Provided text:
/---

The paper links are added now. If you are one of the 1000 productive authors, we will ask you to vote soon!
Note on paper #18: this great paper by Amanda and Lyn was nominated by area chairs. But Amanda and Lyn graciously asked to exclude it for the award selection because they are NAACL-HLT2018 organizers:-) So we keep it in the nomination list, but won’t include it for the final award selection. -Heng
(in title alphabetical order)
Title: A General, Abstract Model of Incremental Dialogue Processing
Authors: David Schlangen and Gabriel Skantze
Justification: The paper presented a general model and a conceptual framework for incremental dialog processing, that is, how dialog systems should be able to process information not utterance-by-utterance, but in a continuous fashion, allowing for much more fluent and human-like interaction. At the same conference, the authors also presented another paper, describing the world’s first fully incremental dialog system (although in a very limited domain), based on the proposed model. This work has inspired numerous studies on incremental processing in dialog systems, and incremental processing continues to be, alongside dialog state tracking and neural modeling, one of the hottest areas of dialog systems research. At the time of nomination, the paper has 182 citations on Google Scholar.
Title: A Linear Programming Formulation for Global Inference in Natural Language Tasks
Authors: Dan Roth and Scott (Wen-Tau) Yih
Justification: The ILP formulation introduced in Roth & Yih (2004) has changed the way the research community thinks about global inference in natural language processing and has had impact on all areas in NLP, from syntax to summarization, to information extraction to multiple tasks in semantics. It introduced a new technical language that is now mainstream, a modeling tool that researchers have been using broadly to significantly advance many NLP applications, and it has triggered a range of research questions that have challenged and advanced our understanding of some of the key issues in natural language inference.

\---

Extracted entries:
/---

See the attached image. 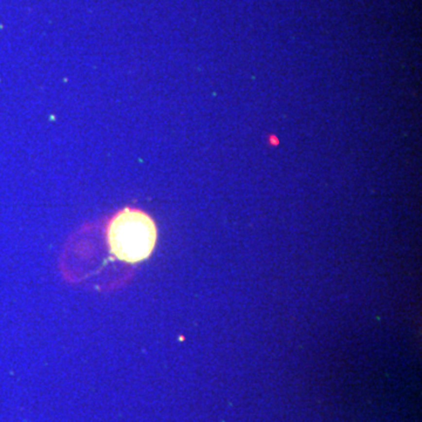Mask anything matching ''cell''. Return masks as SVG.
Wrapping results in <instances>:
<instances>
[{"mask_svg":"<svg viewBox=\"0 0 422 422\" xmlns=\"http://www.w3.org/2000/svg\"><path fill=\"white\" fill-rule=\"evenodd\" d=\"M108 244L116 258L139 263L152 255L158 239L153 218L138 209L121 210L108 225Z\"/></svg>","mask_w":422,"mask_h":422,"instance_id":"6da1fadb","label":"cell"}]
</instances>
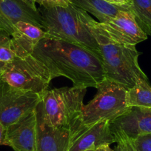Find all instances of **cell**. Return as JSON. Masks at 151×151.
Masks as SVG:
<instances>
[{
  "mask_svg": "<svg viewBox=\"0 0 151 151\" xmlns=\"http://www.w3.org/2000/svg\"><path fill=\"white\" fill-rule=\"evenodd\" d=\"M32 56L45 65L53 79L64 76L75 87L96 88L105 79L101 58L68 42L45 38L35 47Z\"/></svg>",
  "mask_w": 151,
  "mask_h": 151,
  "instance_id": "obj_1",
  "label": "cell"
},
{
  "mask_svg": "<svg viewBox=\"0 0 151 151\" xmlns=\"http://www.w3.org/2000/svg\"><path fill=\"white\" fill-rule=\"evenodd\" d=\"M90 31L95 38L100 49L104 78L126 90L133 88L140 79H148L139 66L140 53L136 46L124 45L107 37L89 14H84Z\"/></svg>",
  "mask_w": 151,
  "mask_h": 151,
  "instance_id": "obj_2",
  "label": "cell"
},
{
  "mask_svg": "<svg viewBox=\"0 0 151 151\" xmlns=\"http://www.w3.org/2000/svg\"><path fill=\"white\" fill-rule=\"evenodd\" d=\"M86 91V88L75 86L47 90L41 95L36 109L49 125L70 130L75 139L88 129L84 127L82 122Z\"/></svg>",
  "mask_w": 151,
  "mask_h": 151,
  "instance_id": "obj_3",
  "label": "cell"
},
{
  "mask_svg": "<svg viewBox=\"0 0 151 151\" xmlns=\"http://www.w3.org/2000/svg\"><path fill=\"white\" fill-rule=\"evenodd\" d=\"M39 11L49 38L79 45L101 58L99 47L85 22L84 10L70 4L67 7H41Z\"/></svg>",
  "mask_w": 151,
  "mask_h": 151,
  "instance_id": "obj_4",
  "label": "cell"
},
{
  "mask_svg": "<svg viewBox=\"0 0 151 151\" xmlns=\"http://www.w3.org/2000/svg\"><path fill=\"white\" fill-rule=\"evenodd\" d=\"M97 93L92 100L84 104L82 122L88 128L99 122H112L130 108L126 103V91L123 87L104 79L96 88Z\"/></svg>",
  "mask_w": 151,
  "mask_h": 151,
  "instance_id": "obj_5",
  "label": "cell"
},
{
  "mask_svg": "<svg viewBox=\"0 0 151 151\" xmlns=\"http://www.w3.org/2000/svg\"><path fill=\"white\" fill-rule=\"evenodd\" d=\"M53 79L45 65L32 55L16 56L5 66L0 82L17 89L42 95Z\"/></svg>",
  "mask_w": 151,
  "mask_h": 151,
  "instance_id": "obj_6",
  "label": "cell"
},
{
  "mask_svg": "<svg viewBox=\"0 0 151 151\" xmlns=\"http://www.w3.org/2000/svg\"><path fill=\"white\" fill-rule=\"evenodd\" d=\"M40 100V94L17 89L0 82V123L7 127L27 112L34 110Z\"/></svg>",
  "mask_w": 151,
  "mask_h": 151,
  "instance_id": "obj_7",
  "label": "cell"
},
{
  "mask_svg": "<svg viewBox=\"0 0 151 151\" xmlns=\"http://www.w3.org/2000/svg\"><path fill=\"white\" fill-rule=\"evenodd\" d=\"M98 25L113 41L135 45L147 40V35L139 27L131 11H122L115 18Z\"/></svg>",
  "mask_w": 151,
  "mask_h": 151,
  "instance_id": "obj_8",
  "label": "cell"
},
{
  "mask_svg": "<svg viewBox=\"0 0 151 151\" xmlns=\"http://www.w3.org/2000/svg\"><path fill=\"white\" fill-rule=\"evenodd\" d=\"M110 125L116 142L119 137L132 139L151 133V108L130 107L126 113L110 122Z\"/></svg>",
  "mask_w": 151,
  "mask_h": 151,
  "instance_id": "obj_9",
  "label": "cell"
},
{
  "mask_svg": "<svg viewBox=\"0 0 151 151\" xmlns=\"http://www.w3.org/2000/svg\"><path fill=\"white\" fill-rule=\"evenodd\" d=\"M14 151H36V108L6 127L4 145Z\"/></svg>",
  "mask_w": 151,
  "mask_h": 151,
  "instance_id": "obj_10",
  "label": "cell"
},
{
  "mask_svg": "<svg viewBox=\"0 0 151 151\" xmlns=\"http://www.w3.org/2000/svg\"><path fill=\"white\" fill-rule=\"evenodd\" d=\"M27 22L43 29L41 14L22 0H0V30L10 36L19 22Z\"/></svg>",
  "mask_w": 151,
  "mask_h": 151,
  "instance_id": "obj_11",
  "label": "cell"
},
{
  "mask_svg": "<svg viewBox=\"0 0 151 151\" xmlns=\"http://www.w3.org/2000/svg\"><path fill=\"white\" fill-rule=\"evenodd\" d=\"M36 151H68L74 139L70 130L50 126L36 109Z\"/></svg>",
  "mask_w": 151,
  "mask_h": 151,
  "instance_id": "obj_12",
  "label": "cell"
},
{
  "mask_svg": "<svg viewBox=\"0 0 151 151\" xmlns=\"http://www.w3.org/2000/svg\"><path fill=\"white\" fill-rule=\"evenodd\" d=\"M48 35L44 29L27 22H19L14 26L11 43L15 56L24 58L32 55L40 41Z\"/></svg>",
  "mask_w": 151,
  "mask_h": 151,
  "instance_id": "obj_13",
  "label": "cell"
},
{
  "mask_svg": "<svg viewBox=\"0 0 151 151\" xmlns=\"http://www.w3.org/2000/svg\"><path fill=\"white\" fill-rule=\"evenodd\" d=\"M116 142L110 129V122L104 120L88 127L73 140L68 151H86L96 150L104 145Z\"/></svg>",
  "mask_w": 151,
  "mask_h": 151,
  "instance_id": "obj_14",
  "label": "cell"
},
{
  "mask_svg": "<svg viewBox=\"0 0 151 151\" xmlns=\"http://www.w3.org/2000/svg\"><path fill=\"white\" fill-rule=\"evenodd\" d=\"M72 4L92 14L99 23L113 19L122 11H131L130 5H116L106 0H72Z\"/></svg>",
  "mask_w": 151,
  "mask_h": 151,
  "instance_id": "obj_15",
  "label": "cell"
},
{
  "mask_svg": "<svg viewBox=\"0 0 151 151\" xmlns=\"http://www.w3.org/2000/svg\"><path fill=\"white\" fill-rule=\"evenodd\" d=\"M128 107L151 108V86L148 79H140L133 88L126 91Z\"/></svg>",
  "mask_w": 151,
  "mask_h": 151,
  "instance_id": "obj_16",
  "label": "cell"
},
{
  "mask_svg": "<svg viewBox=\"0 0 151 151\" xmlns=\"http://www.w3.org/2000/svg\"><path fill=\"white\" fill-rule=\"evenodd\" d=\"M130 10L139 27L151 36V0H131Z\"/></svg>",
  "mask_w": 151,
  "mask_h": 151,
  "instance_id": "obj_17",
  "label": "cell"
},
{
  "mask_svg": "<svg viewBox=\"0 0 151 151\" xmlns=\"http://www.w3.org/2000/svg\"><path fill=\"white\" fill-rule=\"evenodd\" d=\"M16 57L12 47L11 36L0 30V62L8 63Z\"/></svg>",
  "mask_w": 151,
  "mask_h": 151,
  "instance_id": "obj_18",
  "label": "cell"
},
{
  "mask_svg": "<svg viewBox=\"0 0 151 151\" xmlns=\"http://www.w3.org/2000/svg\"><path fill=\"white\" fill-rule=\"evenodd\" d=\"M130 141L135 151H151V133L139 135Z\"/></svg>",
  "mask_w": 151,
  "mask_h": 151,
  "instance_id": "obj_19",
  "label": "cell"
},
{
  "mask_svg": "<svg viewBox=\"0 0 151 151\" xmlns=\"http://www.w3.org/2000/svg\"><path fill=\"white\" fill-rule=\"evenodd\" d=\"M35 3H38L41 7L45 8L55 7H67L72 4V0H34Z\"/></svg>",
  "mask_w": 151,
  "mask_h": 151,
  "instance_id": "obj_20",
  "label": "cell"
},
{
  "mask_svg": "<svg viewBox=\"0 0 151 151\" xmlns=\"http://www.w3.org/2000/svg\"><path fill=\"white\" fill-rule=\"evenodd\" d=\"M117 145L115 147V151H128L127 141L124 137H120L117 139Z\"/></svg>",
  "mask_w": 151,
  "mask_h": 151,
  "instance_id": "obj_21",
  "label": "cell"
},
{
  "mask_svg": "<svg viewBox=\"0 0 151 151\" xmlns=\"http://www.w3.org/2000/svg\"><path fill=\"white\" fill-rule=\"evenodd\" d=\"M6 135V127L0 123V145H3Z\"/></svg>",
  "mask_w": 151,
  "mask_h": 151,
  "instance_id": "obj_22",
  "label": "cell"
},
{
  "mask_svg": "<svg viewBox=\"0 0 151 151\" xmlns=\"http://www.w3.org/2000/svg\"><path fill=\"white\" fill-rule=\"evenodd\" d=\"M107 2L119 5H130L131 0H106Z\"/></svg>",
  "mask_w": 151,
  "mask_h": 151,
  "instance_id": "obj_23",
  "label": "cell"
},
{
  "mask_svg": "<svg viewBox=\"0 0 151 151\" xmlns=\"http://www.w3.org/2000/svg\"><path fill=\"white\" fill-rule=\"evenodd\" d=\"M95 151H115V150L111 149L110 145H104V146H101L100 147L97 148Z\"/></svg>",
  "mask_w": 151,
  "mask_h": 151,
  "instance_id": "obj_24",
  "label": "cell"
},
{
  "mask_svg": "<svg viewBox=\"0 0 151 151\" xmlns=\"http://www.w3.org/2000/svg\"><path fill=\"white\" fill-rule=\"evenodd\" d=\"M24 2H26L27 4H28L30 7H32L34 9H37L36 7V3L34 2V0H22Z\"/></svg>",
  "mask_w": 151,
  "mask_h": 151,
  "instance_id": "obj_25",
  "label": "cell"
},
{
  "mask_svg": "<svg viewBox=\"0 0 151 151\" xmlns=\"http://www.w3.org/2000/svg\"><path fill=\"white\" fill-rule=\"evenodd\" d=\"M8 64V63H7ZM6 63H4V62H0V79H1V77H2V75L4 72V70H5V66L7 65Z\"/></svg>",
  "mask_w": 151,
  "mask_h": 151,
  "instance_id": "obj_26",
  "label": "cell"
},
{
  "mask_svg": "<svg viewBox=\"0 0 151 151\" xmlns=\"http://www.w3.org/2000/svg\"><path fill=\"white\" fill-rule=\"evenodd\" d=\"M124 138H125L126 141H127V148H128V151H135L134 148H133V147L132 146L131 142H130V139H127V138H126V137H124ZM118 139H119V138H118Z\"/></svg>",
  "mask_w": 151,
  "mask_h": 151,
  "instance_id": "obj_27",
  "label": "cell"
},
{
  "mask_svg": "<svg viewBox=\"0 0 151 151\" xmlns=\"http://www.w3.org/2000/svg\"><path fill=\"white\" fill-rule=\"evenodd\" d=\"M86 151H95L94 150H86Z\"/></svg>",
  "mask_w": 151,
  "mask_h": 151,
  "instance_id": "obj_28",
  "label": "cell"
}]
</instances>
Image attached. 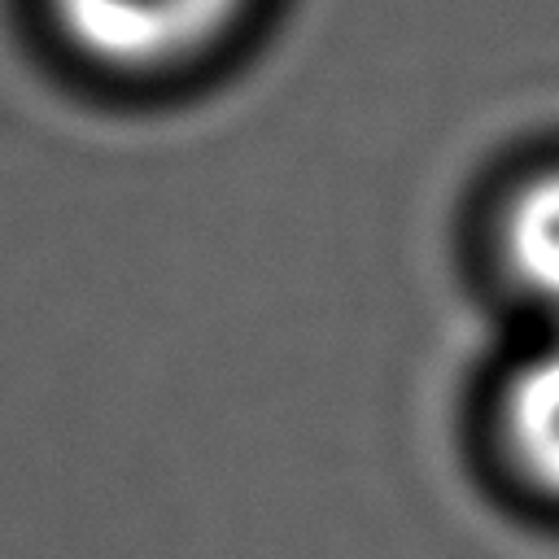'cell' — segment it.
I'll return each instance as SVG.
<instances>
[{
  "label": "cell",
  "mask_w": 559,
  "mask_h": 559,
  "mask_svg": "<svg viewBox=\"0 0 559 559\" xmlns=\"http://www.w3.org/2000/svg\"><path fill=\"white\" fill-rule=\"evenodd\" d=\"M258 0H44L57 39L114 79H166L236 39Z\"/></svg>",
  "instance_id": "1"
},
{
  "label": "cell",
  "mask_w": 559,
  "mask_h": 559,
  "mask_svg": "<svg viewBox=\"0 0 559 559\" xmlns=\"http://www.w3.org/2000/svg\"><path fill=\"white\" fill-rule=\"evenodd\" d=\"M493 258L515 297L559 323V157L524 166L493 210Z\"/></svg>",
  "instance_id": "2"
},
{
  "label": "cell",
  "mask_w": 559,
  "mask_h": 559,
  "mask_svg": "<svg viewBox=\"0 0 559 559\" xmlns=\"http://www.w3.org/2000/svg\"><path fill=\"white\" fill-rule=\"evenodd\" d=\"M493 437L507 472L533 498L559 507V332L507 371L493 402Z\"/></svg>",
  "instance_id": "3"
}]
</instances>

\---

Task details:
In the paper nomination list, how many Google Scholar citations did the paper on incremental dialogue processing have at the time of nomination?

The solution:
182